Most organizations believe that customer service is integral to their success. But while they understand the importance of customer service, they find keeping up with customer needs more difficult than wrestling a giant.
The main reason for this is the reliance on rudimentary tracking mechanisms like pen and paper, or the mind. The mind can only remember so much. In today’s distracted era, memory fades faster. And it’s easy to misplace paper, or not remember where one had noted an important detail about a customer.
The solution is simple – embrace technology. It can make life easier for your organization and at the same time, quadruple its productivity.
Most people equate technology with smartphones. But it’s much more. The technology that can address all your heartburns is Customer Relationship Management (CRM) software.
What is CRM?
CRM is a strategy to manage your organization’s relationships with customers and prospects. CRM software enables you to stay connected with them, streamline sales and after-sales processes, and improve profitability.
The goal of CRM is simple – improve business.
According to a Gartner report, CRM became the largest software market in 2017 and continues to grow at a rapid pace.
Does Your Business Need One?
You know the challenges you face regarding timely interactions with customers. But I’m sure the question in your mind right now is, “Do I need a CRM?”
The rest of this article will answer that pressing question.
Three aspects crucial to your organization’s success are:
Let’s examine common scenarios in each of them.
Scenario 1: You don’t have a consolidated, up-to-date database of your customers. Details are scattered in your and your salespeople’s phones, or Excel sheets and Tally.
Scenario 2: One of your people wants a customer’s contact details. Because he can’t find it, he asks you about it. Even you’re not sure if those details are relevant because you had updated them two years ago.
If your organization is missing a usable customer database, it’s a sign that you need a CRM system. This might appear like a small issue right now but will have far-reaching repercussions in the long run.
CRM software is a single location to store all important details of your customers. Not just contact numbers, but also what they purchased and when, how many interactions they’ve had with you, and so on.

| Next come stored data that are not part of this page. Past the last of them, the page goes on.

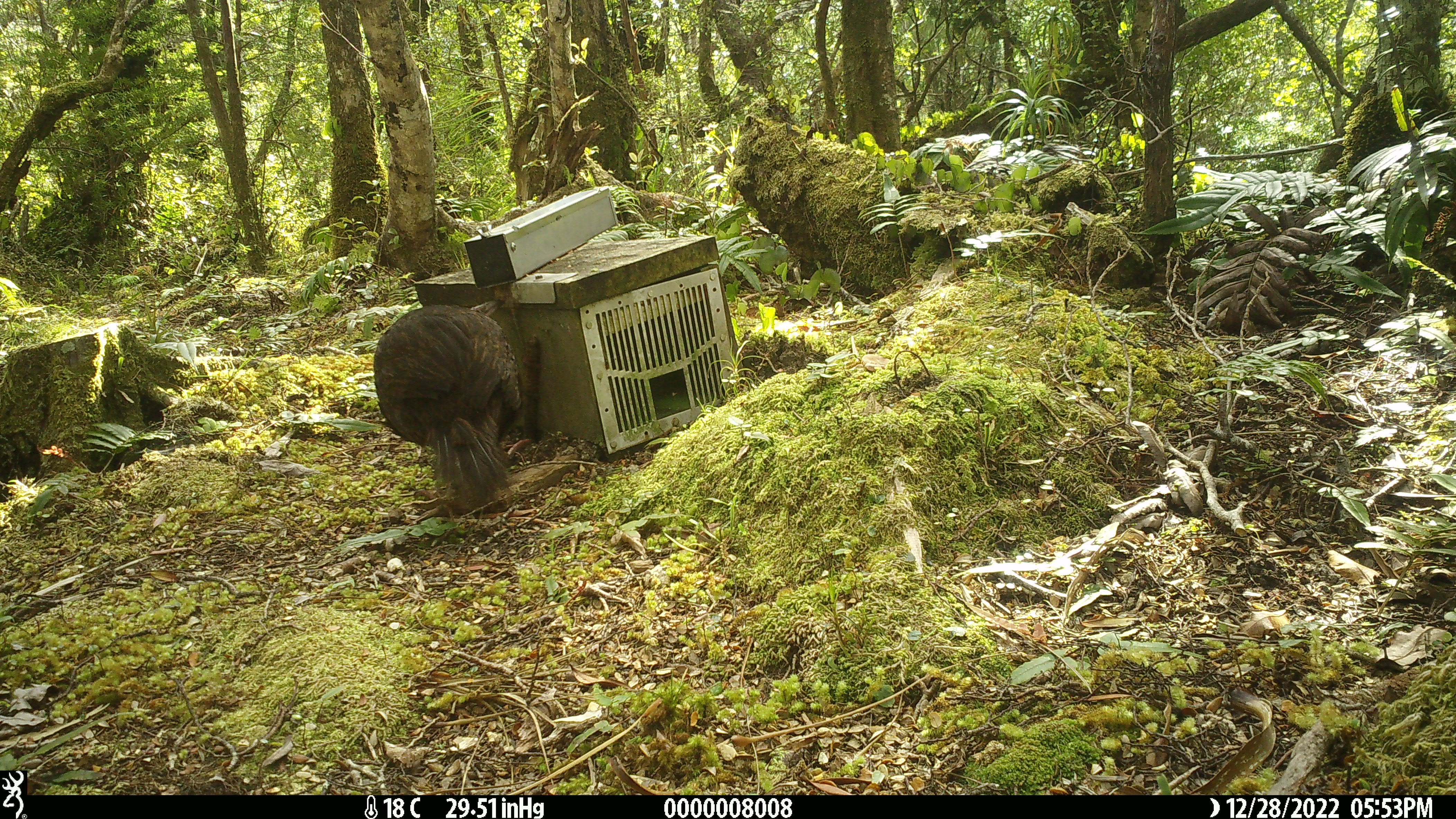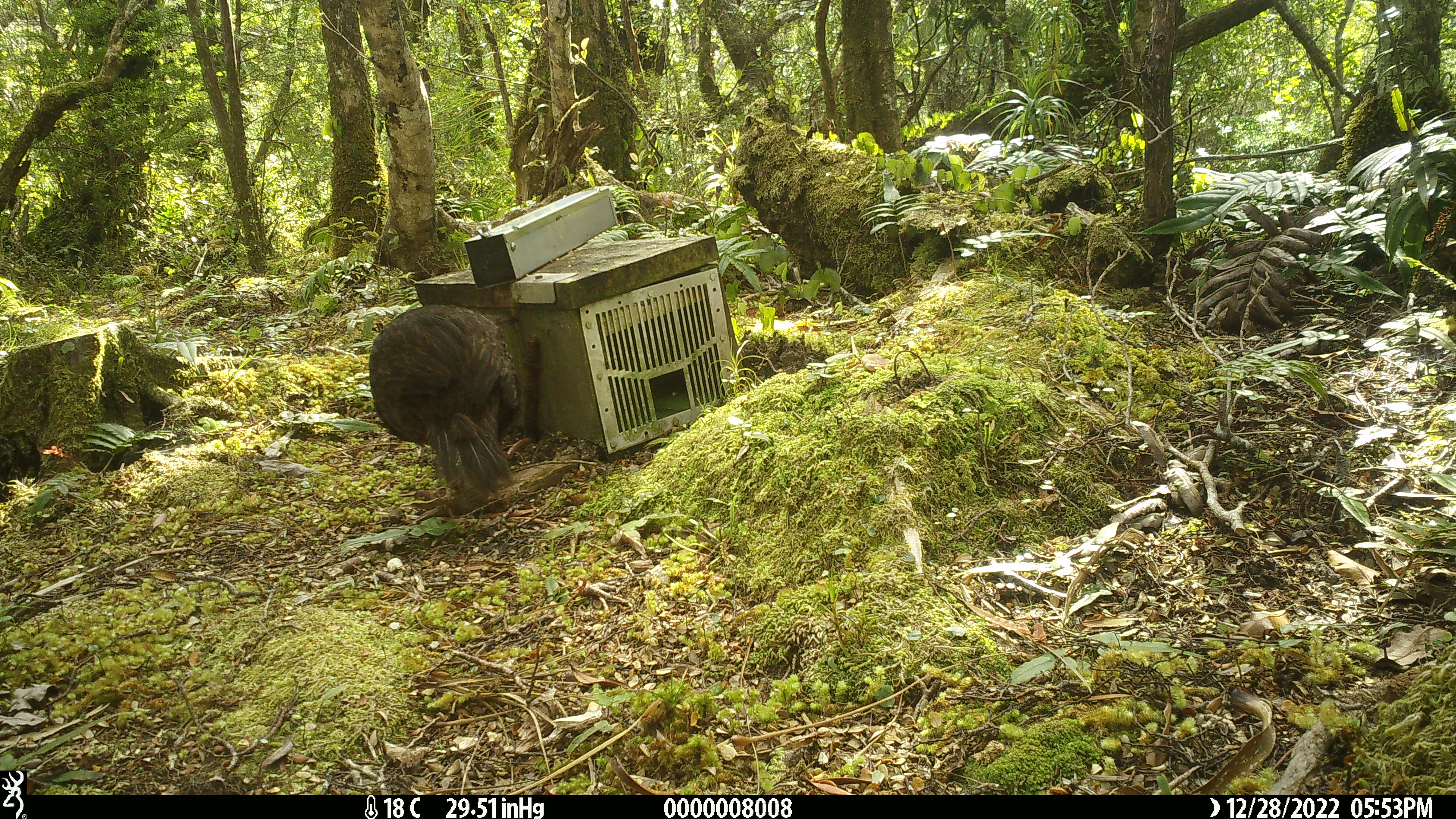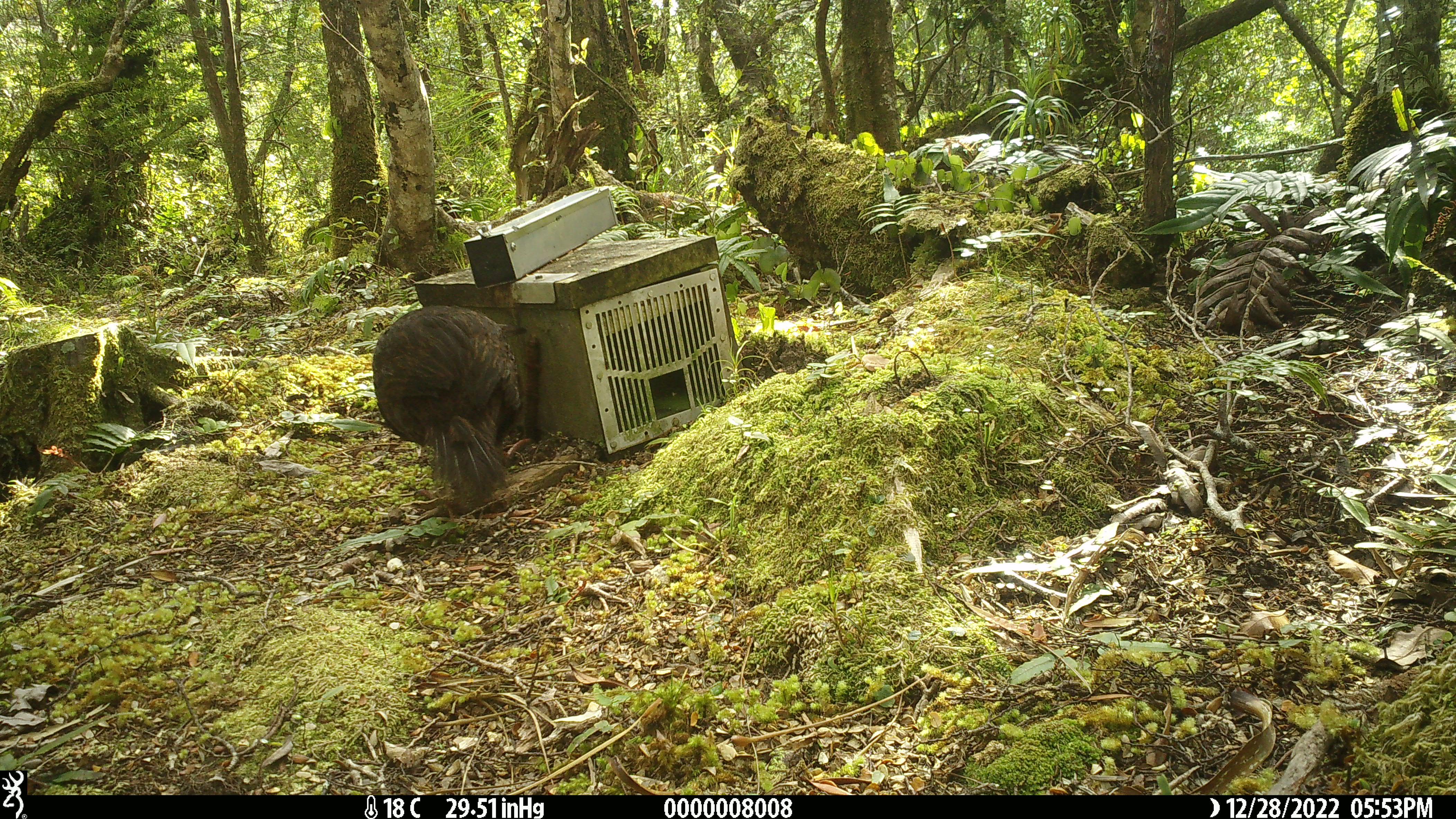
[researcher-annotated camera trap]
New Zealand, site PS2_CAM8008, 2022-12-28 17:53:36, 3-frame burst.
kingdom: Animalia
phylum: Chordata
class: Aves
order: Gruiformes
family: Rallidae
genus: Gallirallus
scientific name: Gallirallus australis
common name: weka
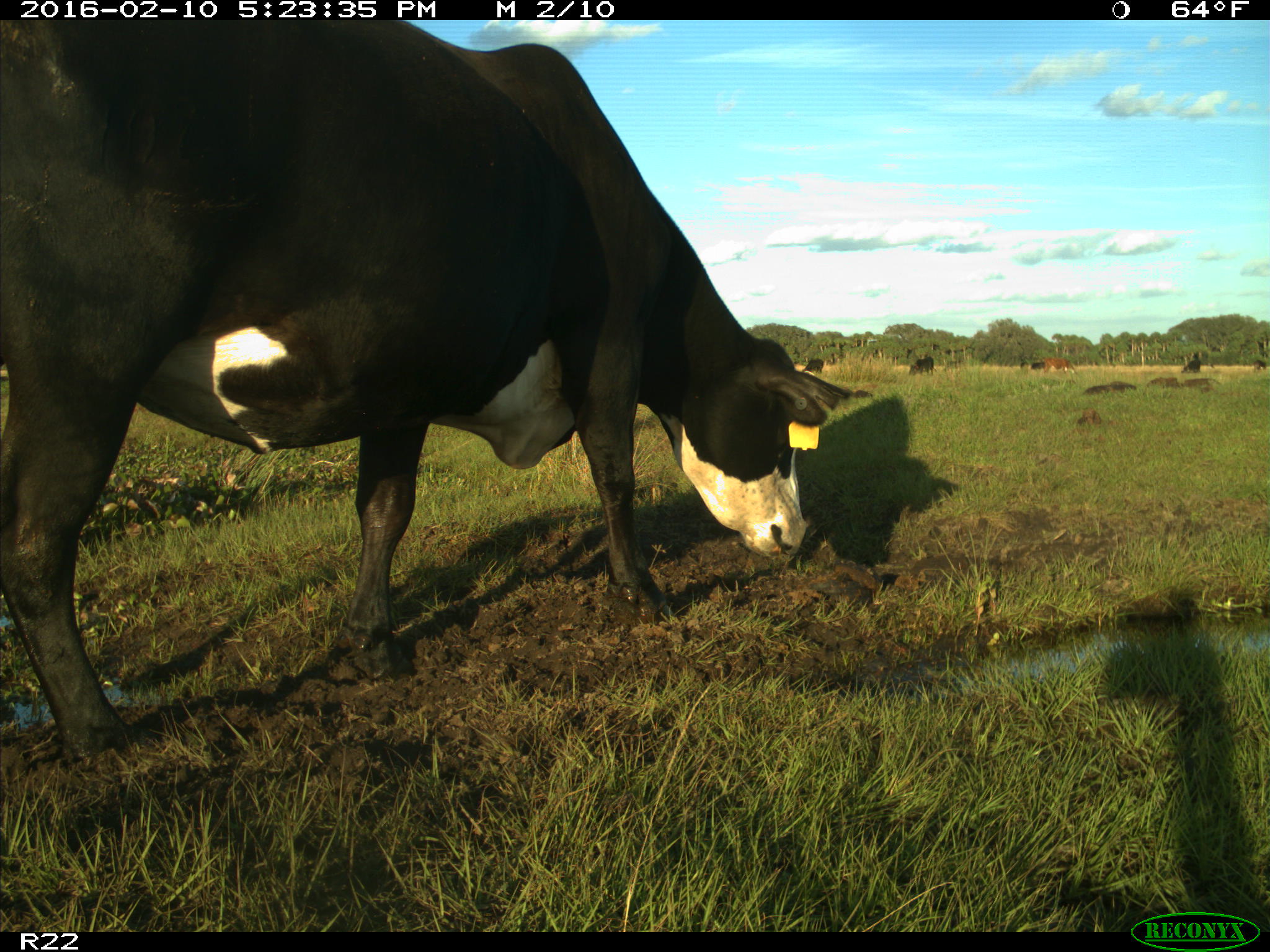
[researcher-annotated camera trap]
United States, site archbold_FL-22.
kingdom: Animalia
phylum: Chordata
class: Mammalia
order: Artiodactyla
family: Bovidae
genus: Bos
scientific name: Bos taurus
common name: domestic cow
Bos taurus (domestic cow).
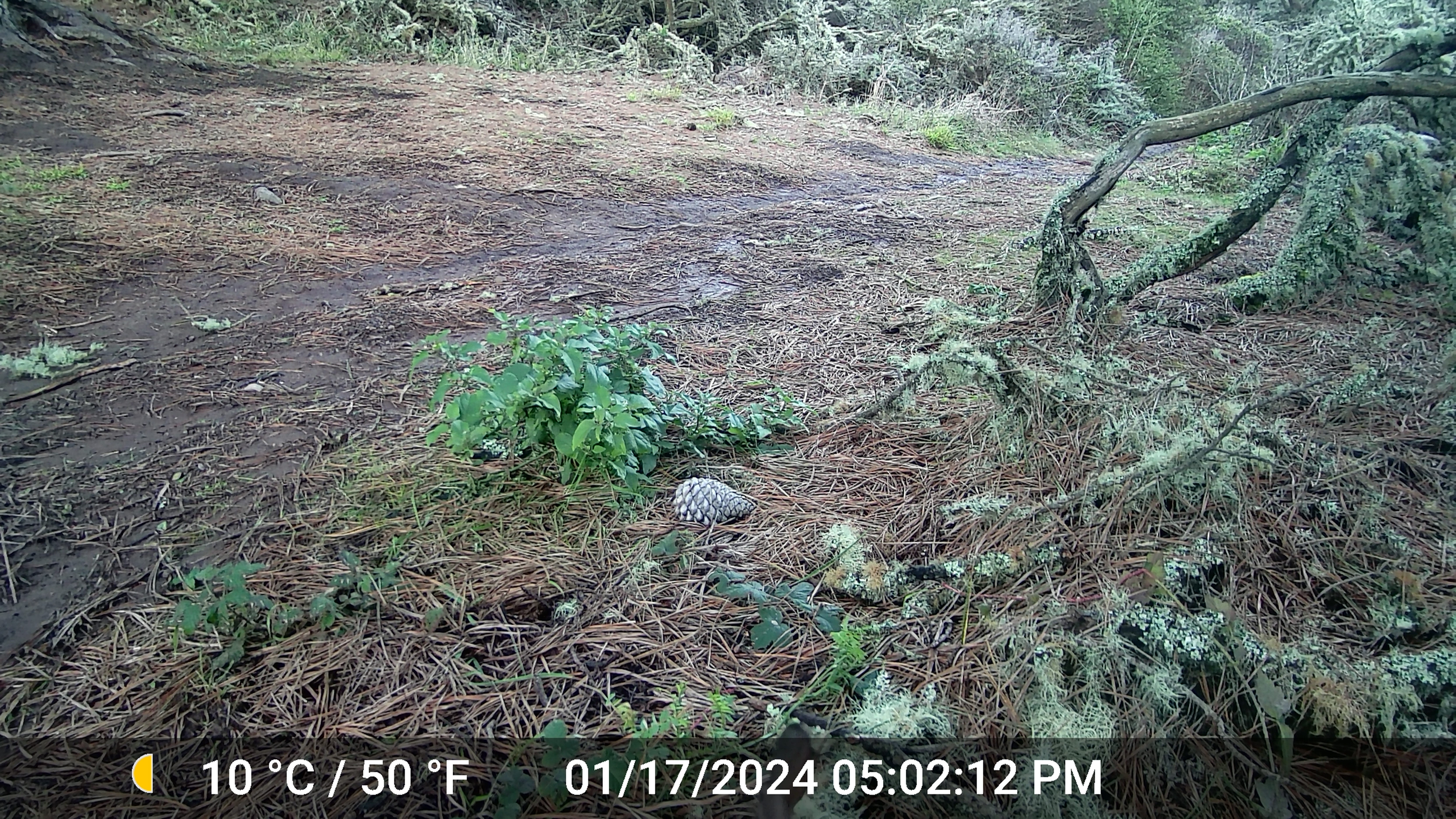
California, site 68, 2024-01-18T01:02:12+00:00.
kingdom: Animalia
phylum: Chordata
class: Aves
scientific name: Aves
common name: bird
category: unknown bird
Unknown bird (bird) (Aves).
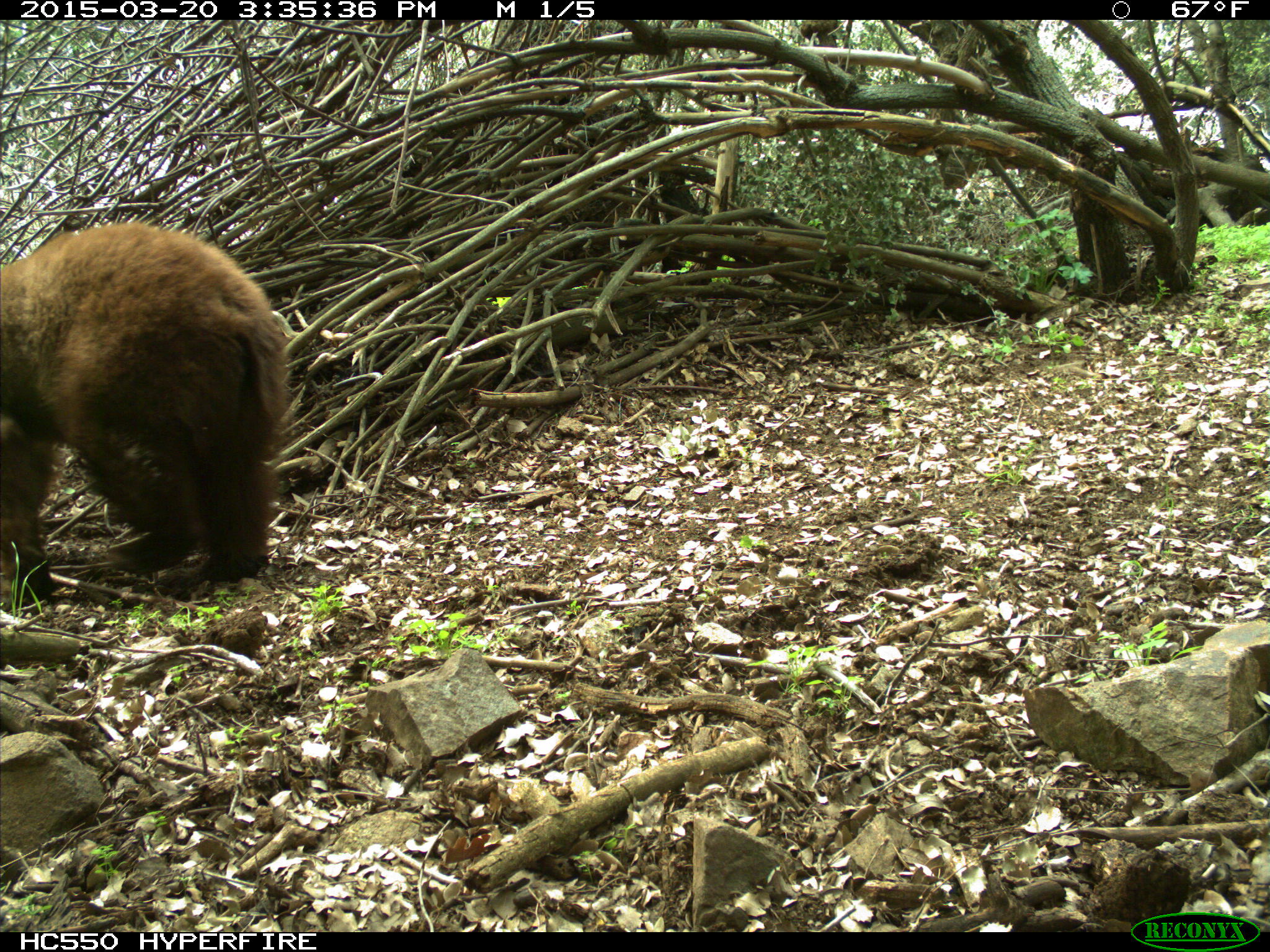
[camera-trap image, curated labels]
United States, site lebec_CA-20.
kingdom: Animalia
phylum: Chordata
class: Mammalia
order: Carnivora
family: Ursidae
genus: Ursus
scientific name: Ursus americanus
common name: american black bear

If it’s cloud-based, your team can access it even on the go.
Scenario 1: During reviews, your salespeople talk about the same recycled pipeline month after month. When you point it out, they give reasons like “the concerned person is unavailable” or “meetings are in progress.” You rightly doubt the credibility of these words but have nothing to prove it.
Scenario 2: You’ve commissioned a digital marketing agency to generate leads. Each week, the agency sends tons of leads, but you have no idea whether your team took action on them. You’re also unaware about how long each salesperson takes to close a deal, or whether the leads are relevant for your product.
Scenario 3: For long, no salesperson calls a customer or prospect. Sometimes, they receive calls from three salespeople within a day. The irate customer wonders aloud whether your people are playing a prank.
If these scenarios are commonplace in your organization, you’re bleeding money on resources that interact poorly with customers and prospects. Or worse, on resources that don’t interact with them at all.
And you wonder why sales dropped.
When you deploy CRM software, salespeople will update their meeting statuses in it. You can use these statuses to track their progress and ‘call their bluff’ if they’re running in circles.
A CRM tool also lets you track the time between a lead being assigned to a salesperson and first contact. When you bring this time down, you increase chances of conversion. You also know whether the leads you receive from campaigns are relevant or not. Thus, you can provide feedback to your marketing agency about the same and improve your ROI.
After Sales Support
Scenario 1: An irate customer calls you because his issue hasn’t been addressed for over a week. When you raise the concern with your support team, they claim to have resolved it.
Scenario 2: Your after-sales team solves an issue for the customer, which is different from what he raised. And you cannot figure out who’s right – your team or the customer.
This often occurs due to lack of clarity in documentation and understanding. It involves rework, time wastage, and a potential churn of customers.
A CRM tool is a Customer Relationship Management tool. This means it doesn’t stop with a sale. It enables you to add support tickets and track their statuses.
If your support team misses a deadline to resolve an issue, the tool will shoot you an email. This means you can take action before the issue escalates. It also makes your support team more accountable since you can track their effectiveness.
CRM software brings in transparency and reduces ambiguity. Using it the right way will eliminate the need for to-do-lists to monitor performance. Data will empower you to track your people’s efficiency and effectiveness. All of this leads to an increase in productivity and revenue.